**Try it**: What you write must match, character for character, the lines from the one with "Lisa Rinna wears" down to the one with "American soldier with" in the listing below, minus its pictures.

**Exercise input**:
···

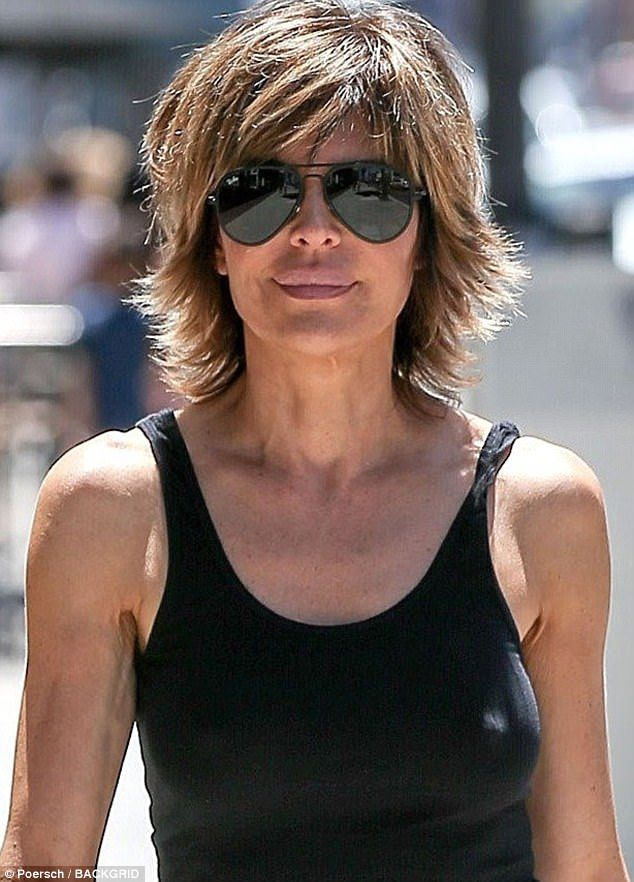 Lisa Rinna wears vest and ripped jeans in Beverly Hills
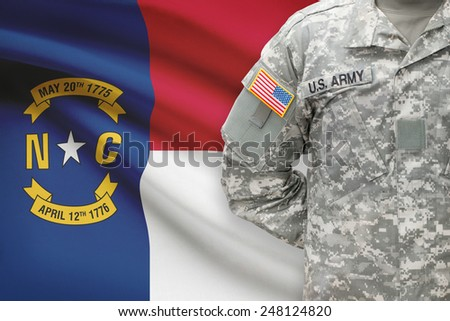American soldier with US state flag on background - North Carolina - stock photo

···

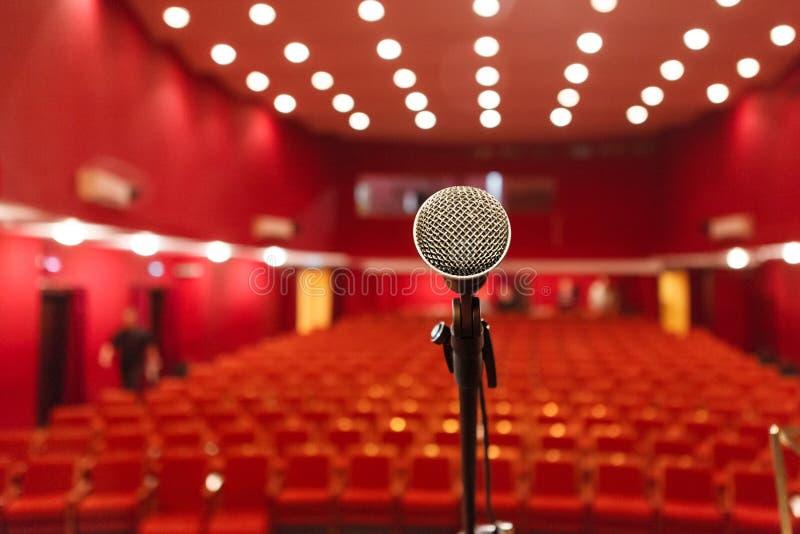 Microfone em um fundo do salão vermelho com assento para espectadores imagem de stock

···

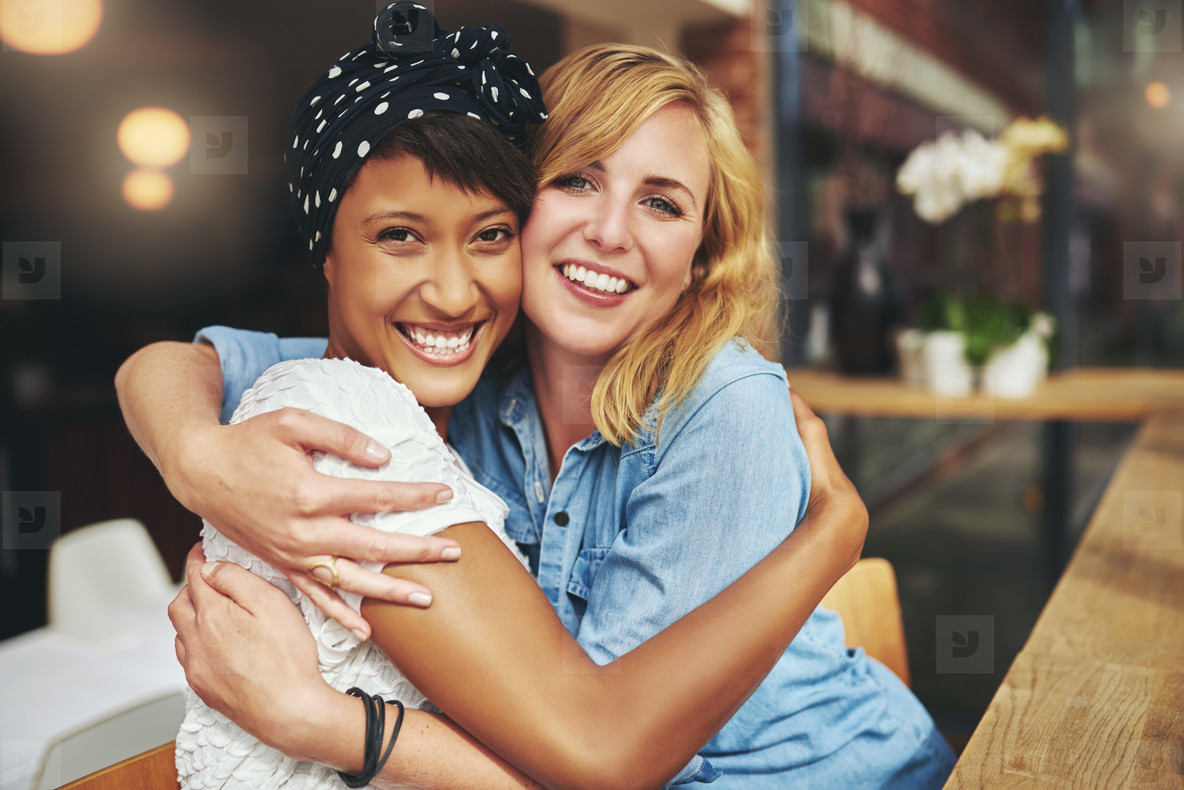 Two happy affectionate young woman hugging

···

**Solution to this task**:
 Lisa Rinna wears vest and ripped jeans in Beverly Hills
American soldier with US state flag on background - North Carolina - stock photo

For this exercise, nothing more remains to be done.